Unreal Movie Review: The Roommate

College is a scary place. Trying to fit in among thousands of people. Grades that actually directly impact your future. Community showers. But all of this can be instantly made better (or worse) by your roommate. You can have someone who brings you out of your shell, helps you study AND has extra shower sandals, or you can have someone who develops a psychotic crush on you. The former wouldn’t have made for a very exciting movie.

But frankly, the latter doesn’t either, and at its core The Roommate is about a girl being weird, and by the end as carnage and mayhem spew across the screen, you’ll find yourself saying “well that escalated rather quickly.”

Minka Kelly is Sara, the normal one, and Leighton Meester is Rebecca, the bonkers one. The two currently fill the cute brunette quotient on Friday Night Lights and Gossip Girl respectively, and apparently are looking to breakout into film. The two look incredibly similar, so much so that if they hadn’t dyed Meester’s hair, it would be rather hard to tell them apart. The similar look is used for effect in one scene near the end, but I’m not sure it was worth casting actresses who look so much like twins that it’s distracting.

They should have given one an eyepatch to make it easier.

Sara is friendly toward Rebecca, and the two actually become quite good friends. Problem is, Rebecca is a wee bit possessive, and as Sara starts hanging out with other friends, her new boyfriend (Cam Gigandet) or even a kitten, a jealous rage takes over and bad things start to happen. Even to the kitten.

The severity of Rebecca’s outbursts veer wildly all over the map throughout the film. At first it’s subtle things, like buying a poster of Sara’s favorite movie to hang in her room. I particularly liked a clever moment early on where Sara gives Rebecca an outfit to wear (she’s an up and coming fashion designer) complete with matching earrings. In her desperation to please, Rebecca ignores the fact that her ears aren’t actually pierced and jams them through anyway.
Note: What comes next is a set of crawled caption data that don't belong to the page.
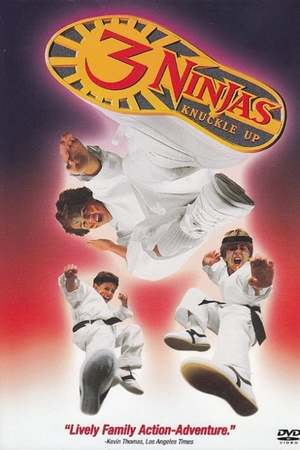 Poster: 3 Ninjas Fight & Fury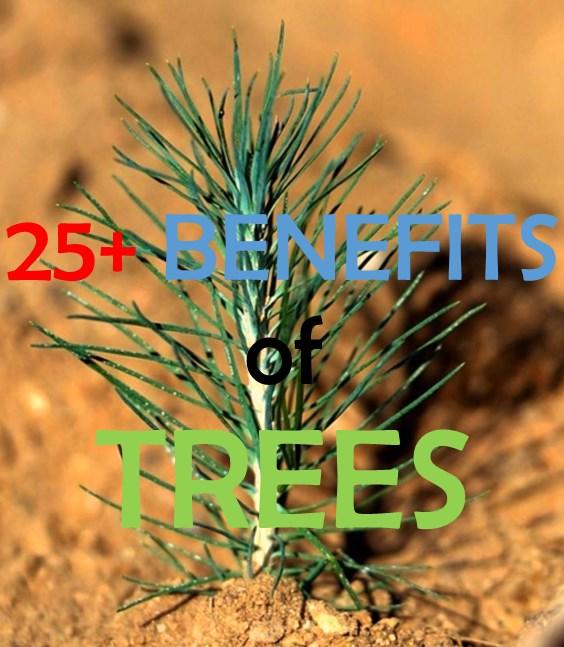 25+ Benefits of Trees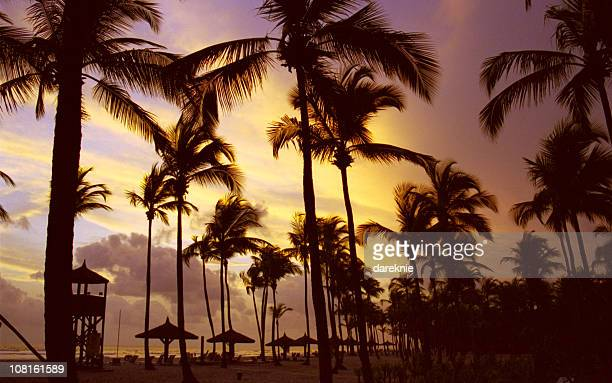Silhouette of Palm Trees on Beach, Sunset at Ivory Coast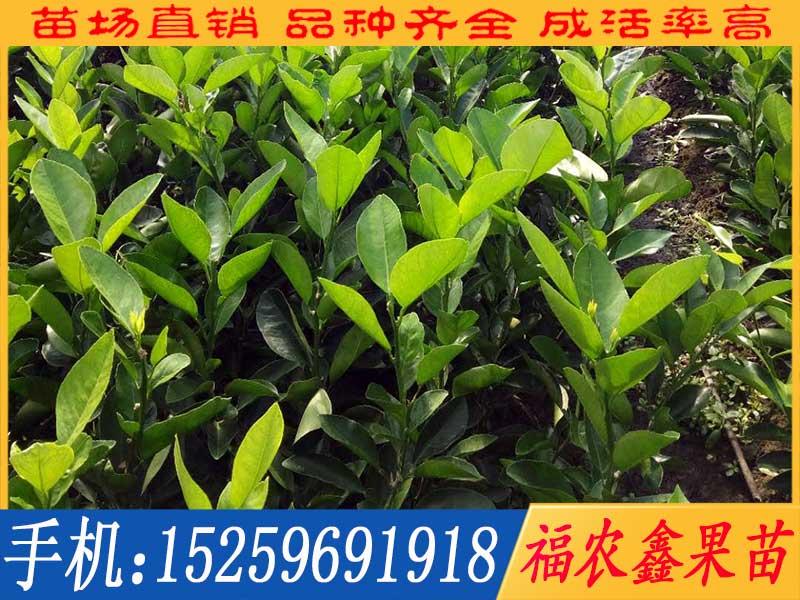 想要易种植的泰国青柚苗厂家直销就来福农鑫果苗-泰国青柚苗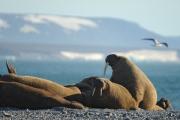 Моржей Баренцева моря оснастили спутниковыми маячками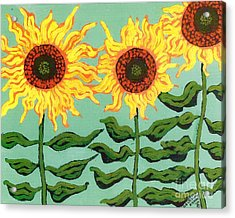 Three Sunflowers Acrylic Print by Genevieve Esson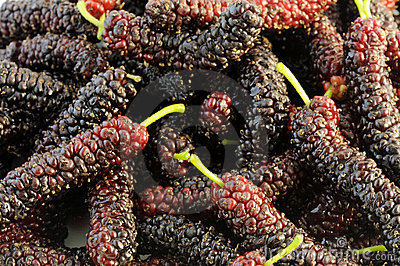 Image result for mulberry in india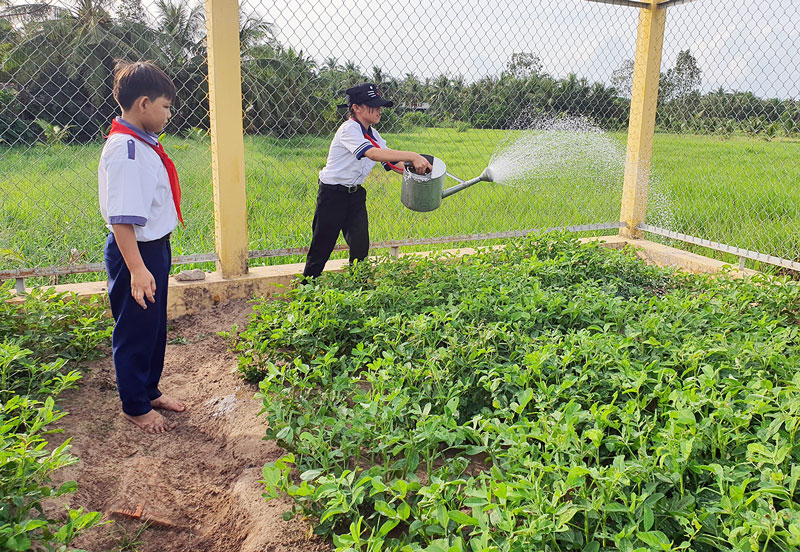 Học sinh Trường THCS An Phú Trung (Ba Tri) tưới ruộng đậu phộng sau giờ học.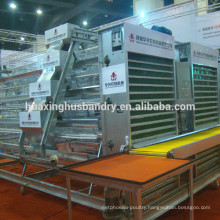 A type layer chicken cage with automatic egg collecting machine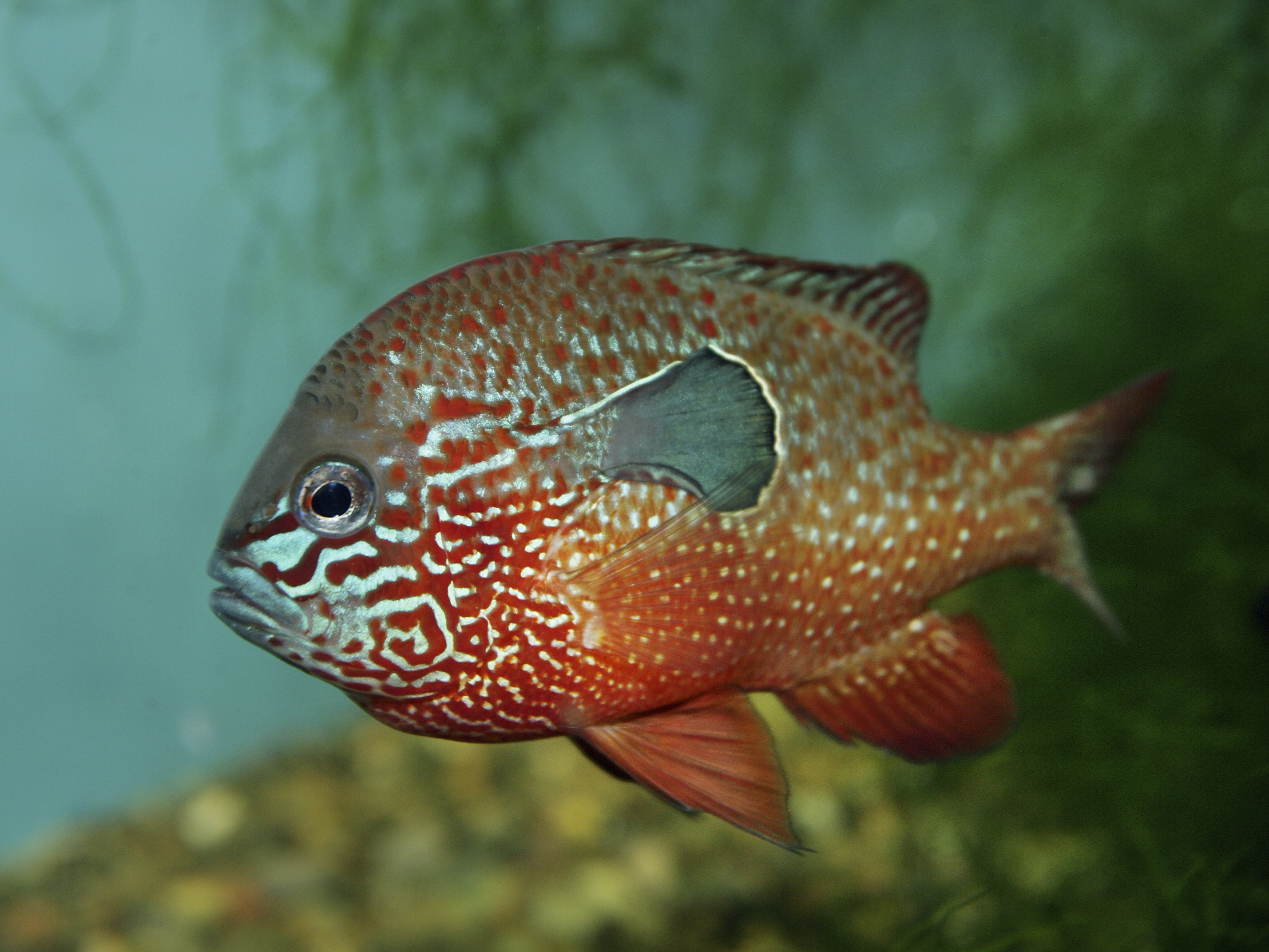 Freshwater sunfish images galleries for Freshwater fishing games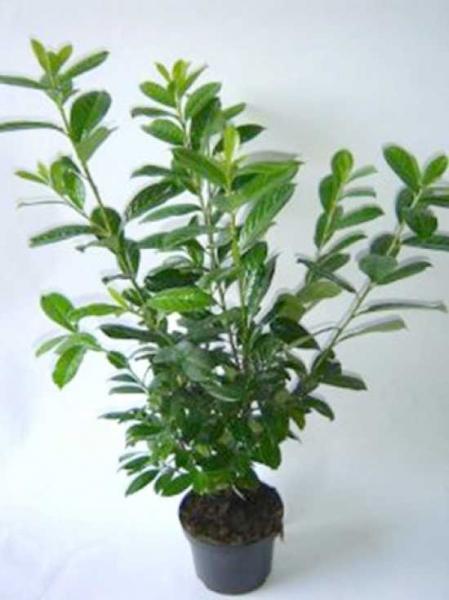 Prunus laurocerasus 'Novita' / Kirschlorbeer 'Novita' 80-100 cm im 7-Liter Container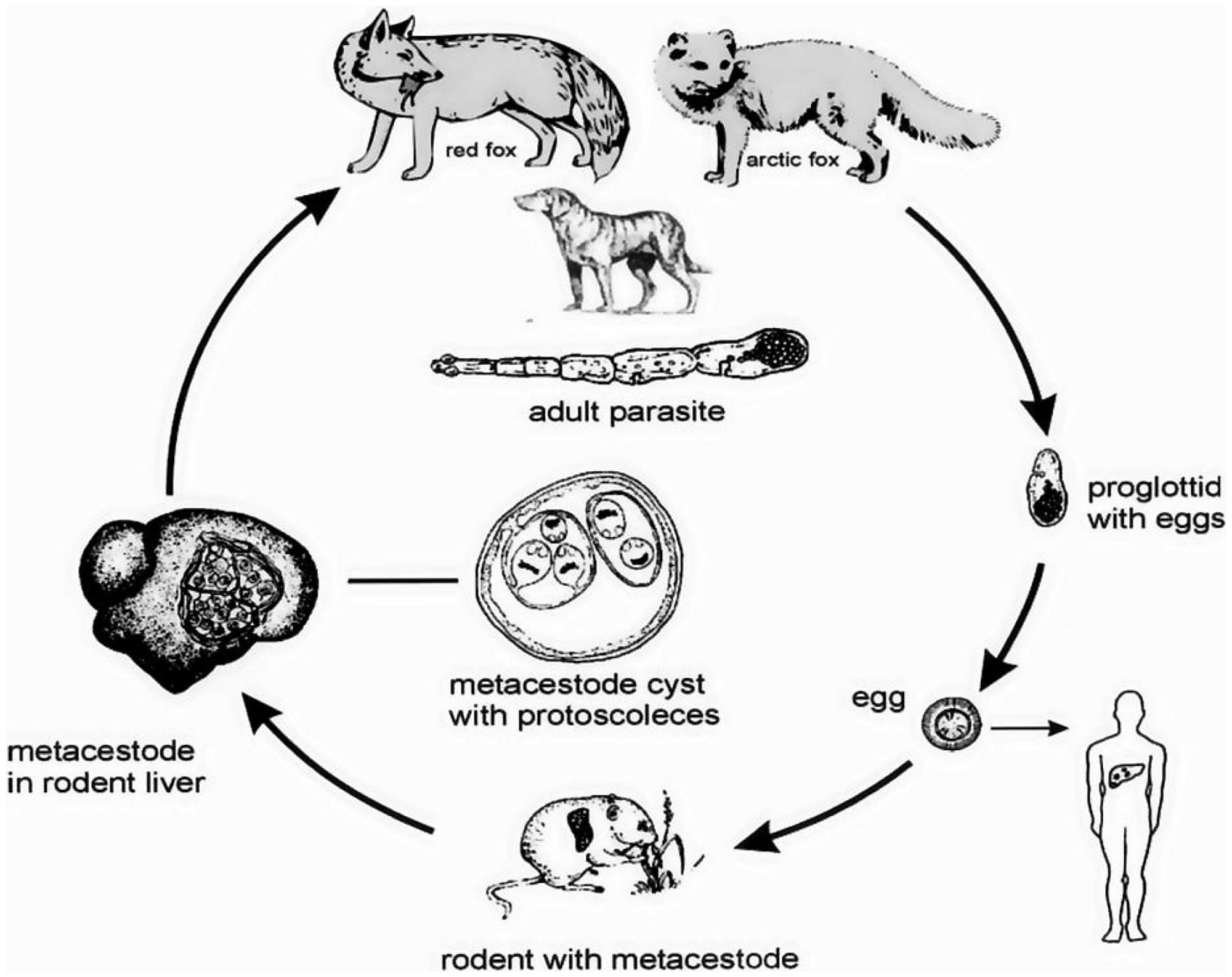 Fail The Life Cycle Of Echinococcus Multilocularis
After that, things get a little more loony. Rebecca attacks another girl in the hall who she deems Sara’s “slutty” friend. Despite having her belly ring ripped out, the girl simply transfers to another dorm and keeps her mouth shut. Later, Sara confides that her fashion prof tried to kiss her, and Rebecca goes to his office hours and pretends to be raped by him on an audio recording, getting him fired. Almost admirable balls that time.

Sadly the film then jumps off a cliff of crazy and Rebecca starts kidnapping, stabbing and worst of all kitten killing, making her beyond any sort of redemption. It takes a very large amount of time to notice something is seriously wrong with Rebecca, and in the meanwhile the film is just us witnessing her being exceptionally creepy.

Lighten up! Who killed *your* cat?

It’s not scary, and actually any time Rebecca makes her dead-eyed stalker face while watching someone from afar, the audience I was with burst out laughing at the absurd caricature of a creepy stalker she portrays. I did appreciate there was at least a little bit of backstory thrown in for her character, but there’s just nothing all that interesting featured here. No great mysteries to solve, just a mental disorder and some nasty side effects.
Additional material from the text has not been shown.